Sahte delil ve belgelerle hareketi yok etme girişimini 'rezalet' olarak tanımlayan Vural, “Anlaşılıyor ki birtakım dalgalar aracılığıyla sivil toplum örgütlerini, sivil toplumu açıkçası terörize etme, sivil toplumu yok etme operasyonundan başka bir anlam taşımıyor.” ifadesini kullandı.
"İŞTE DARBE PLANI BU"
TBMM’deki makamında gazetecilerin sorularını cevaplandıran MHP’li Vural, eski İçişleri Bakanı İdris Naim Şahin’in Meclis’e soru önergesi olarak taşıdığı, Hizmet’e yönelik kumpas iddialarını değerlendirdi. Planı rezalet olarak nitelendiren Vural, “Buna bakıldığı zaman doğrudan doğruya bir siyasi otorite yargı sürecine müdahale ediyor. Bir algı operasyonu ve kara propaganda faaliyeti uygulanmış oluyor. Darbe planı denir ya, işte plan bu. Kumpas bu. Sorulan sorular, bu metni dikkate aldığınız zaman siyasi otorite önce bir suç ihdas ediyor, suç üretiyor ondan sonra suçlu bulup delillerini oluşturma aşamasına geliyor. Görülmektedir ki bu yoğun gündem içinde kendi sorumluluğunun üstünü örtmek amacıyla yeni düşmanlıklar üretiyor.” diye konuştu.
"SİVİL TOPLUMU TERÖRİZE EDEREK YOK ETME ÇABASI İÇİNDELER"
Bu tür girişimlerin kin ve nefret suçu olduğunu belirten Vural, “17-25 Aralık süreci içinde yolsuzluklardan hesap vermesi gereken hükümet, bu yolsuzlukların hesabını sormamak için bir darbe söylemi geliştirdi, bu söylem geliştirildikten sonra suçu buldular, delillerini oluşturmak amacıyla birtakım faaliyetlere giriyorlar. Bu anlaşılıyor ki birtakım dalgalar aracılığıyla sivil toplum örgütlerini sivil toplumu açıkçası terörize etme sivil toplumu yok etme operasyonundan başka bir anlam taşımıyor. Bir suç bir suçlu varsa hukuk üzerine gitmelidir. Görülüyor ki siyasi amaçlı hukuku ortadan kaldıran hukuksuzluğu meşrulaştıran bir yaklaşım tarzı bu kabul edilebilecek gibi değil, gerçekten çok vahim. Yani bir İçişleri Bakanı doğrudan doğruya savcı olmuş, hakim olmuş, toplumun birçok kesimini, iş adamlarını öğrencileri herkesi suçlu gösterecek bir çaba içerisine girmiş bulunuyor.” ifadelerini kullandı.
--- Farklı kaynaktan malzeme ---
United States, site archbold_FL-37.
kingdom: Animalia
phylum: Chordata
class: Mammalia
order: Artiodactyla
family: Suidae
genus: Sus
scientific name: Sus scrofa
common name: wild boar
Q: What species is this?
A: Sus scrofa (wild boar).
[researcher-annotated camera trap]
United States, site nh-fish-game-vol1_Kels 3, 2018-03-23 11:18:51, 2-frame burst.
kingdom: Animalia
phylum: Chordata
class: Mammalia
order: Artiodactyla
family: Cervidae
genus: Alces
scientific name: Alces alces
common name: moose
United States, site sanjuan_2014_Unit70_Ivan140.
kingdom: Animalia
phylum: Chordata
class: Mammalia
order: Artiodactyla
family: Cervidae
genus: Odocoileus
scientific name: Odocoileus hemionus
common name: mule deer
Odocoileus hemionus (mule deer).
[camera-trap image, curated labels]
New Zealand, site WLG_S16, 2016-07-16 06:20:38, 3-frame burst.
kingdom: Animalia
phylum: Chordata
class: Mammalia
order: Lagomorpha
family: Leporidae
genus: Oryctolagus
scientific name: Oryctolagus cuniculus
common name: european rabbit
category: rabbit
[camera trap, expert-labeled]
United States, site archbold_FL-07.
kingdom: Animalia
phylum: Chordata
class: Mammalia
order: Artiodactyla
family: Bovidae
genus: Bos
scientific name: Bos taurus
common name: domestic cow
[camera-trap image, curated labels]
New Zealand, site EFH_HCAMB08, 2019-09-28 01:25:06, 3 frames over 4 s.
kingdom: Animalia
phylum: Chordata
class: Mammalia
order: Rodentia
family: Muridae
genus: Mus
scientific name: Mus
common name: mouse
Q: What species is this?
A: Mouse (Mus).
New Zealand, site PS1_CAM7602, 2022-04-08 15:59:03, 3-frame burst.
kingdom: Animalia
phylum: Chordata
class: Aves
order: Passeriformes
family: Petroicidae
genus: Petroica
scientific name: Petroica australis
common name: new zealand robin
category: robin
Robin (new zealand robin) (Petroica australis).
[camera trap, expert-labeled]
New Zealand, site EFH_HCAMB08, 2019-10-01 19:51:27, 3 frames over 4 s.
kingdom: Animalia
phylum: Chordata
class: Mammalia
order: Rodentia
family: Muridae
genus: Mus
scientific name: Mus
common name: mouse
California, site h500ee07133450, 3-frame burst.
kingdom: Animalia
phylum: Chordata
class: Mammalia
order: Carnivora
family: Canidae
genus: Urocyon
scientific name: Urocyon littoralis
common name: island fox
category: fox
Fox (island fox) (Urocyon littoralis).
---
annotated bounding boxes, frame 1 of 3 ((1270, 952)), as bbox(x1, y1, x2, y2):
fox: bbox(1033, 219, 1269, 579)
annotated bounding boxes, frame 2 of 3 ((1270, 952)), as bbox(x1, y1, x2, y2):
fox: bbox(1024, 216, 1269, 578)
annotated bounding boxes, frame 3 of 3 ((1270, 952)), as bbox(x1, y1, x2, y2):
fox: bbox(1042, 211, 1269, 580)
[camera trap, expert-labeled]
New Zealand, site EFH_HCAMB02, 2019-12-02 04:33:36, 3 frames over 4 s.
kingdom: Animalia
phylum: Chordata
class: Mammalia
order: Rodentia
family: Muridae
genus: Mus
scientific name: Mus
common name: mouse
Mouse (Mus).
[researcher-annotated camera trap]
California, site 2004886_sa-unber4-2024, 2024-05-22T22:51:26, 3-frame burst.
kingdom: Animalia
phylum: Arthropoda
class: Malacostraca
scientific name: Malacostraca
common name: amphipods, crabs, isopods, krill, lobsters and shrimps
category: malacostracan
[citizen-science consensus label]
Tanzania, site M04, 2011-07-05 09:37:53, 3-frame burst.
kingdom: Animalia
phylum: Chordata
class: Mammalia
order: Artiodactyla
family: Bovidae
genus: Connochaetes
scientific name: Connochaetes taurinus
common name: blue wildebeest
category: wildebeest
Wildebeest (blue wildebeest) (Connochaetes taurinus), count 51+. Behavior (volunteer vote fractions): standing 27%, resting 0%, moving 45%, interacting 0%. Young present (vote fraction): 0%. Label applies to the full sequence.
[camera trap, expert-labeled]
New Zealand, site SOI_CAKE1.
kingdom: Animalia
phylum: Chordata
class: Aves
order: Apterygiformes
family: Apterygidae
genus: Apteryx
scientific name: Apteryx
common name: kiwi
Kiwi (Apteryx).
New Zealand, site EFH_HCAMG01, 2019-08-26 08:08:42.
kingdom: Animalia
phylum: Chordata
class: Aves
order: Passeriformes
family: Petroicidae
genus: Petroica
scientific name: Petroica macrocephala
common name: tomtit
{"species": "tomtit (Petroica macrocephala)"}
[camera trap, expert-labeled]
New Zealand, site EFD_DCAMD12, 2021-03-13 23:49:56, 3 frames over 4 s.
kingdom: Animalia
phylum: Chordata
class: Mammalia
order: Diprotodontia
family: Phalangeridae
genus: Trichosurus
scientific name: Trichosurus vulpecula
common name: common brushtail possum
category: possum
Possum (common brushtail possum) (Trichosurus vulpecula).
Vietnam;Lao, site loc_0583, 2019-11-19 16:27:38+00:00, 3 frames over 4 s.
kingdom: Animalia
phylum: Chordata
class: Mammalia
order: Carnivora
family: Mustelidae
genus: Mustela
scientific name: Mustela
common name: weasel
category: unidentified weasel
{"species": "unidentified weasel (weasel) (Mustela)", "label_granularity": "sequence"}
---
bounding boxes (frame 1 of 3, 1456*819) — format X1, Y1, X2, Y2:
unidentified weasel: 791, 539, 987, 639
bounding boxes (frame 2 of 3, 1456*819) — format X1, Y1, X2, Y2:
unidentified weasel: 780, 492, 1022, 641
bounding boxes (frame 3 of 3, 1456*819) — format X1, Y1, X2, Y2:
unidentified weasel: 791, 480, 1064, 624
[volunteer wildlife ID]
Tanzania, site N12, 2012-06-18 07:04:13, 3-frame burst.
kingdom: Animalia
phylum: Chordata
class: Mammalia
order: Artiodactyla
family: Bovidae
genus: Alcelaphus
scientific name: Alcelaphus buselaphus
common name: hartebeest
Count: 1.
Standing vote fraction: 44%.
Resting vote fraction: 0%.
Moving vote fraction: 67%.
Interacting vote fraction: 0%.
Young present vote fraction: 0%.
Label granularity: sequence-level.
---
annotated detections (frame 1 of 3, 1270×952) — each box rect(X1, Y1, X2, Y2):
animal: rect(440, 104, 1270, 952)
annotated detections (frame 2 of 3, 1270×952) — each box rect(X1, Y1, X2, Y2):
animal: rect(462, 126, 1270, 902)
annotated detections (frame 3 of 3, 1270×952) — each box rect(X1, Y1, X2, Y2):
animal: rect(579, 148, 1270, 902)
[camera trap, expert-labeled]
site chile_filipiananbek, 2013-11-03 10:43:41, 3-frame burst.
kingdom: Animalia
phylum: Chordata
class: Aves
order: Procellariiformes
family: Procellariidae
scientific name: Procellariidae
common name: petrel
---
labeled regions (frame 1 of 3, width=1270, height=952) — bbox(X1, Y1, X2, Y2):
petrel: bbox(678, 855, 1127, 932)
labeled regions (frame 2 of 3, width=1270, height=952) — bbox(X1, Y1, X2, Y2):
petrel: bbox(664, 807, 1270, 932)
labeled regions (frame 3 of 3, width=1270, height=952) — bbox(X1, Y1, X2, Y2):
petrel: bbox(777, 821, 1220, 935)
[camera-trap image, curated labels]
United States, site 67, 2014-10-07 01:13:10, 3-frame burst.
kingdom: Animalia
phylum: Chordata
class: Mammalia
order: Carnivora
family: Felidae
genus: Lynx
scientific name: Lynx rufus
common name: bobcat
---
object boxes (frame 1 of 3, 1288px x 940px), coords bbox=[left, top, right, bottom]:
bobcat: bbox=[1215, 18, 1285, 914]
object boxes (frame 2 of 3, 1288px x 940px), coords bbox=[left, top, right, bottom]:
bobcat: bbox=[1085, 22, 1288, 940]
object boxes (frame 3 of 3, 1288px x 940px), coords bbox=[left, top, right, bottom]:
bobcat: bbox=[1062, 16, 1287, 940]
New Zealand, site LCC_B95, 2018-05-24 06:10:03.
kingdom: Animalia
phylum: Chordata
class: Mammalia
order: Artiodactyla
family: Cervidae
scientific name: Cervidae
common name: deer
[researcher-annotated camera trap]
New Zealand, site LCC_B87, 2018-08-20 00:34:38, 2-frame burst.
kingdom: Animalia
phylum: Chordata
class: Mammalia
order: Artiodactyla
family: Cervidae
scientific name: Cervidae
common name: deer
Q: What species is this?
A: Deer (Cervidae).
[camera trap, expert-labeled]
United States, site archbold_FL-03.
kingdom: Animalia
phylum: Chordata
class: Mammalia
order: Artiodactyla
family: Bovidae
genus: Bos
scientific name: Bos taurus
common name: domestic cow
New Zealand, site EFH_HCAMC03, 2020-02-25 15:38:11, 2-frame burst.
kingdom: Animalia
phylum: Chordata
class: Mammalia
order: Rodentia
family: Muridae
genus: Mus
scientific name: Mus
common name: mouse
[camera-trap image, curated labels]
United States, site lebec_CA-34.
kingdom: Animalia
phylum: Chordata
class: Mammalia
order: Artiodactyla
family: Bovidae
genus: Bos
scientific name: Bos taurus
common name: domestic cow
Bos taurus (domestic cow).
"BAŞBAKAN BU KONUYLA İLGİLİ AÇIKLAMA YAPMALI"
Başbakan’ın, bu konuyla ilgili açıklama yapmasını ve toplumu bilgilendirmesini isteyen Vural, “Topyekûn camiaları hedef alan, herkesi suçlu hale dönüştüren bu yaklaşım tarzı tam manasıyla kin ve nefret suçudur. Bir parti devletinin ne kadar acımasız hale gelebildiğini göstermesi bakımından son derece önemlidir. Bu belgeler konusunda hükümetin bir açıklama yapması gerekir. Başbakan böyle bir çalışma olup olmadığını ortaya koymalı. Kim bilir başkaları hakkında ne planlar hazırlanıyor.” şeklinde konuştu.
"VAKIF ÜNİVERSİTELERİNİ DEVLET TEHDİDİ İLE YÖNLENDİRMEK İSTİYOR"
Torba yasaya bir madde eklenerek, vakıf üniversitelerinin kontrol altına alınmak istendiği yönündeki iddiaları da değerlendiren Vural, “Bütün bu torba yasalar ant demokratik yasalardır. Bu konuda yürütme arzu ettiği her şeyi torba yasanın içine sokmak suretiyle bir bakıma gücüne güç katmak istemektedir. Vakıf üniversitelerinden bana bilgi de geldi. Vakıf üniversitelerine müdahale edip bu üniversiteler üzerinde devletin bir tehdidi ile orayı yönlendirmek istiyor. Bunlar kabul edilebilir gibi değil. İnsanların kendi statüleri ile ilgili mahkemelere gitme hakkı bile elinden alınıyor. Bu ancak darbe yönetimlerinin tezahürüdür. 12 Eylül 28 Şubat ne yapıyorsa aynısını Recep Tayyip Erdoğan yapıyor. Bu kanunun çıkması bunun hukuki olduğunu göstermez.” şeklinde konuştu.